= RECORDED DATA =
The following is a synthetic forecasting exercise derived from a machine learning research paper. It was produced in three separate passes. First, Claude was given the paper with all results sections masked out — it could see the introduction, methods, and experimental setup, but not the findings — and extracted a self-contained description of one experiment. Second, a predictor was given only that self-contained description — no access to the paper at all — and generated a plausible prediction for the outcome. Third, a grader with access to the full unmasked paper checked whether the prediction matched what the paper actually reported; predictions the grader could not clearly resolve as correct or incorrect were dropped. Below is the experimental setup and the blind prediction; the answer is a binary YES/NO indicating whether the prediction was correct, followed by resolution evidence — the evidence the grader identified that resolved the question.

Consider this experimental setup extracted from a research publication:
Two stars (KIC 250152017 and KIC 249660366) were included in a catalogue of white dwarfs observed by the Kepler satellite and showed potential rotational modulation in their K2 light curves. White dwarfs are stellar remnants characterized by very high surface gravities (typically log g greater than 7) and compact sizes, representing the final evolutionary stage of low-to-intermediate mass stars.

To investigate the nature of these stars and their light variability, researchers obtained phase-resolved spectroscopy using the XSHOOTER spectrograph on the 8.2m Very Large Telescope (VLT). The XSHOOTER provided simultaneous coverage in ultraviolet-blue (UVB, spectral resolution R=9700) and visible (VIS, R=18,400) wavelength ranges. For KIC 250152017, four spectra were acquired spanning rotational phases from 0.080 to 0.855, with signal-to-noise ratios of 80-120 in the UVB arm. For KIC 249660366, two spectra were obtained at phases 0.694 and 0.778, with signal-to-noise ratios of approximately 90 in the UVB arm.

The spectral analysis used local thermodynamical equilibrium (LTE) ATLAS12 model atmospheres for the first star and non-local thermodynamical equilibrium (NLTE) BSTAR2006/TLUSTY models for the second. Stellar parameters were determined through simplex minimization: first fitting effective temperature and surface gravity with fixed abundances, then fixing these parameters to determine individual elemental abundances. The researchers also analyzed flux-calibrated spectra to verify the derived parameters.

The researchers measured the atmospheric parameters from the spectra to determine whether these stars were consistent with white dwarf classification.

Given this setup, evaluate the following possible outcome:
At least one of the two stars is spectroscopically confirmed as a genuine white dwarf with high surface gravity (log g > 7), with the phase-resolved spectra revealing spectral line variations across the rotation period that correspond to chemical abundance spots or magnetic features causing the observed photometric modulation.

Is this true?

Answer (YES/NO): NO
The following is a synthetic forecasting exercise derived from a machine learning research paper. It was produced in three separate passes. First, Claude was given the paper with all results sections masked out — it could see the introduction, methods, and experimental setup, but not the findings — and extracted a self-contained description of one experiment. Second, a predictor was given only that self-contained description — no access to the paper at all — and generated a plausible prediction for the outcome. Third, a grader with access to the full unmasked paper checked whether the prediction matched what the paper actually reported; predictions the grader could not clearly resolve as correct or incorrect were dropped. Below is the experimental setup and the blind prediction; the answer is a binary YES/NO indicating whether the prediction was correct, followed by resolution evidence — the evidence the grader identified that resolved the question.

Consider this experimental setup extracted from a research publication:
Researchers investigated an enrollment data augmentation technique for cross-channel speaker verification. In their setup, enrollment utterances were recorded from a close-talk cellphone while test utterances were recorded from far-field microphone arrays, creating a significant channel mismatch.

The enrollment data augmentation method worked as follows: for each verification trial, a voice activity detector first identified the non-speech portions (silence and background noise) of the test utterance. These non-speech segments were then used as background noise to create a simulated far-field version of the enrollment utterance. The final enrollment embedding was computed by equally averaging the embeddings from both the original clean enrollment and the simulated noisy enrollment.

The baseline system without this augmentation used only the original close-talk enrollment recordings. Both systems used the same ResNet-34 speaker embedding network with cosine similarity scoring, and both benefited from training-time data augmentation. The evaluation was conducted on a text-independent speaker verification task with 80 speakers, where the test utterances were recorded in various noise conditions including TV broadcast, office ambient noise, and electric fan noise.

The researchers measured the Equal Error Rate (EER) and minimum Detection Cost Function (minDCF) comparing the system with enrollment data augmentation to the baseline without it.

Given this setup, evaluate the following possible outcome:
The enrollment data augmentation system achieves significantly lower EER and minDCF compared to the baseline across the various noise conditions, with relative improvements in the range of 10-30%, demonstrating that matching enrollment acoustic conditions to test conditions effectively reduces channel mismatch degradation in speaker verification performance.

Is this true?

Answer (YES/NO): NO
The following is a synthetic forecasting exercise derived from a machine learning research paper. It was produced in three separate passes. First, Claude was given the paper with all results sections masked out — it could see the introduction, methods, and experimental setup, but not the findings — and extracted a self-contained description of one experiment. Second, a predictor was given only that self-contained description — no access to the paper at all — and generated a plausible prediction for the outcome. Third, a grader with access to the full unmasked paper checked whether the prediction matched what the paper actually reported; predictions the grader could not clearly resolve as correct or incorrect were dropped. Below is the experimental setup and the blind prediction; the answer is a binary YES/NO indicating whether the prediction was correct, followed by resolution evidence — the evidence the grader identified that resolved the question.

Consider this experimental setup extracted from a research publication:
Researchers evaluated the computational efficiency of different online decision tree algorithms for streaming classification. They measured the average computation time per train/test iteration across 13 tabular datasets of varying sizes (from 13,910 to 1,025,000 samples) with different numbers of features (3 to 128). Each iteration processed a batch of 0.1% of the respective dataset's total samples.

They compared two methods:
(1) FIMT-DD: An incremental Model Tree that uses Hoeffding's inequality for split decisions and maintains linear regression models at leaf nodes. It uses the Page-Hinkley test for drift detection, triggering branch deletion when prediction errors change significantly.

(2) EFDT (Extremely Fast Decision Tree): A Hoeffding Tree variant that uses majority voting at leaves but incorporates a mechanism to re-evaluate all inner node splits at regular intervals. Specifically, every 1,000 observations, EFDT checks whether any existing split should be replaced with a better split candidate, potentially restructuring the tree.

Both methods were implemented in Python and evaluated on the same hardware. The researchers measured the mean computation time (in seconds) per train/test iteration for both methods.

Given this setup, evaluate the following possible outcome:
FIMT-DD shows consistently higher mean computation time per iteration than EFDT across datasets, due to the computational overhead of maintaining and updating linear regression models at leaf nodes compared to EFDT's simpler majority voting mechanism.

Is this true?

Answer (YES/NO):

= TASK =
Retype every record without alteration.

= REPLY =
The following is a synthetic forecasting exercise derived from a machine learning research paper. It was produced in three separate passes. First, Claude was given the paper with all results sections masked out — it could see the introduction, methods, and experimental setup, but not the findings — and extracted a self-contained description of one experiment. Second, a predictor was given only that self-contained description — no access to the paper at all — and generated a plausible prediction for the outcome. Third, a grader with access to the full unmasked paper checked whether the prediction matched what the paper actually reported; predictions the grader could not clearly resolve as correct or incorrect were dropped. Below is the experimental setup and the blind prediction; the answer is a binary YES/NO indicating whether the prediction was correct, followed by resolution evidence — the evidence the grader identified that resolved the question.

Consider this experimental setup extracted from a research publication:
Two stars (KIC 250152017 and KIC 249660366) were included in a catalogue of white dwarfs observed by the Kepler satellite and showed potential rotational modulation in their K2 light curves. White dwarfs are stellar remnants characterized by very high surface gravities (typically log g greater than 7) and compact sizes, representing the final evolutionary stage of low-to-intermediate mass stars.

To investigate the nature of these stars and their light variability, researchers obtained phase-resolved spectroscopy using the XSHOOTER spectrograph on the 8.2m Very Large Telescope (VLT). The XSHOOTER provided simultaneous coverage in ultraviolet-blue (UVB, spectral resolution R=9700) and visible (VIS, R=18,400) wavelength ranges. For KIC 250152017, four spectra were acquired spanning rotational phases from 0.080 to 0.855, with signal-to-noise ratios of 80-120 in the UVB arm. For KIC 249660366, two spectra were obtained at phases 0.694 and 0.778, with signal-to-noise ratios of approximately 90 in the UVB arm.

The spectral analysis used local thermodynamical equilibrium (LTE) ATLAS12 model atmospheres for the first star and non-local thermodynamical equilibrium (NLTE) BSTAR2006/TLUSTY models for the second. Stellar parameters were determined through simplex minimization: first fitting effective temperature and surface gravity with fixed abundances, then fixing these parameters to determine individual elemental abundances. The researchers also analyzed flux-calibrated spectra to verify the derived parameters.

The researchers measured the atmospheric parameters from the spectra to determine whether these stars were consistent with white dwarf classification.

Given this setup, evaluate the following possible outcome:
At least one of the two stars is spectroscopically confirmed as a genuine white dwarf with high surface gravity (log g > 7), with the phase-resolved spectra revealing spectral line variations across the rotation period that correspond to chemical abundance spots or magnetic features causing the observed photometric modulation.

Is this true?

Answer (YES/NO): NO
The following is a synthetic forecasting exercise derived from a machine learning research paper. It was produced in three separate passes. First, Claude was given the paper with all results sections masked out — it could see the introduction, methods, and experimental setup, but not the findings — and extracted a self-contained description of one experiment. Second, a predictor was given only that self-contained description — no access to the paper at all — and generated a plausible prediction for the outcome. Third, a grader with access to the full unmasked paper checked whether the prediction matched what the paper actually reported; predictions the grader could not clearly resolve as correct or incorrect were dropped. Below is the experimental setup and the blind prediction; the answer is a binary YES/NO indicating whether the prediction was correct, followed by resolution evidence — the evidence the grader identified that resolved the question.

Consider this experimental setup extracted from a research publication:
Researchers investigated an enrollment data augmentation technique for cross-channel speaker verification. In their setup, enrollment utterances were recorded from a close-talk cellphone while test utterances were recorded from far-field microphone arrays, creating a significant channel mismatch.

The enrollment data augmentation method worked as follows: for each verification trial, a voice activity detector first identified the non-speech portions (silence and background noise) of the test utterance. These non-speech segments were then used as background noise to create a simulated far-field version of the enrollment utterance. The final enrollment embedding was computed by equally averaging the embeddings from both the original clean enrollment and the simulated noisy enrollment.

The baseline system without this augmentation used only the original close-talk enrollment recordings. Both systems used the same ResNet-34 speaker embedding network with cosine similarity scoring, and both benefited from training-time data augmentation. The evaluation was conducted on a text-independent speaker verification task with 80 speakers, where the test utterances were recorded in various noise conditions including TV broadcast, office ambient noise, and electric fan noise.

The researchers measured the Equal Error Rate (EER) and minimum Detection Cost Function (minDCF) comparing the system with enrollment data augmentation to the baseline without it.

Given this setup, evaluate the following possible outcome:
The enrollment data augmentation system achieves significantly lower EER and minDCF compared to the baseline across the various noise conditions, with relative improvements in the range of 10-30%, demonstrating that matching enrollment acoustic conditions to test conditions effectively reduces channel mismatch degradation in speaker verification performance.

Is this true?

Answer (YES/NO): NO
The following is a synthetic forecasting exercise derived from a machine learning research paper. It was produced in three separate passes. First, Claude was given the paper with all results sections masked out — it could see the introduction, methods, and experimental setup, but not the findings — and extracted a self-contained description of one experiment. Second, a predictor was given only that self-contained description — no access to the paper at all — and generated a plausible prediction for the outcome. Third, a grader with access to the full unmasked paper checked whether the prediction matched what the paper actually reported; predictions the grader could not clearly resolve as correct or incorrect were dropped. Below is the experimental setup and the blind prediction; the answer is a binary YES/NO indicating whether the prediction was correct, followed by resolution evidence — the evidence the grader identified that resolved the question.

Consider this experimental setup extracted from a research publication:
Researchers evaluated the computational efficiency of different online decision tree algorithms for streaming classification. They measured the average computation time per train/test iteration across 13 tabular datasets of varying sizes (from 13,910 to 1,025,000 samples) with different numbers of features (3 to 128). Each iteration processed a batch of 0.1% of the respective dataset's total samples.

They compared two methods:
(1) FIMT-DD: An incremental Model Tree that uses Hoeffding's inequality for split decisions and maintains linear regression models at leaf nodes. It uses the Page-Hinkley test for drift detection, triggering branch deletion when prediction errors change significantly.

(2) EFDT (Extremely Fast Decision Tree): A Hoeffding Tree variant that uses majority voting at leaves but incorporates a mechanism to re-evaluate all inner node splits at regular intervals. Specifically, every 1,000 observations, EFDT checks whether any existing split should be replaced with a better split candidate, potentially restructuring the tree.

Both methods were implemented in Python and evaluated on the same hardware. The researchers measured the mean computation time (in seconds) per train/test iteration for both methods.

Given this setup, evaluate the following possible outcome:
FIMT-DD shows consistently higher mean computation time per iteration than EFDT across datasets, due to the computational overhead of maintaining and updating linear regression models at leaf nodes compared to EFDT's simpler majority voting mechanism.

Is this true?

Answer (YES/NO):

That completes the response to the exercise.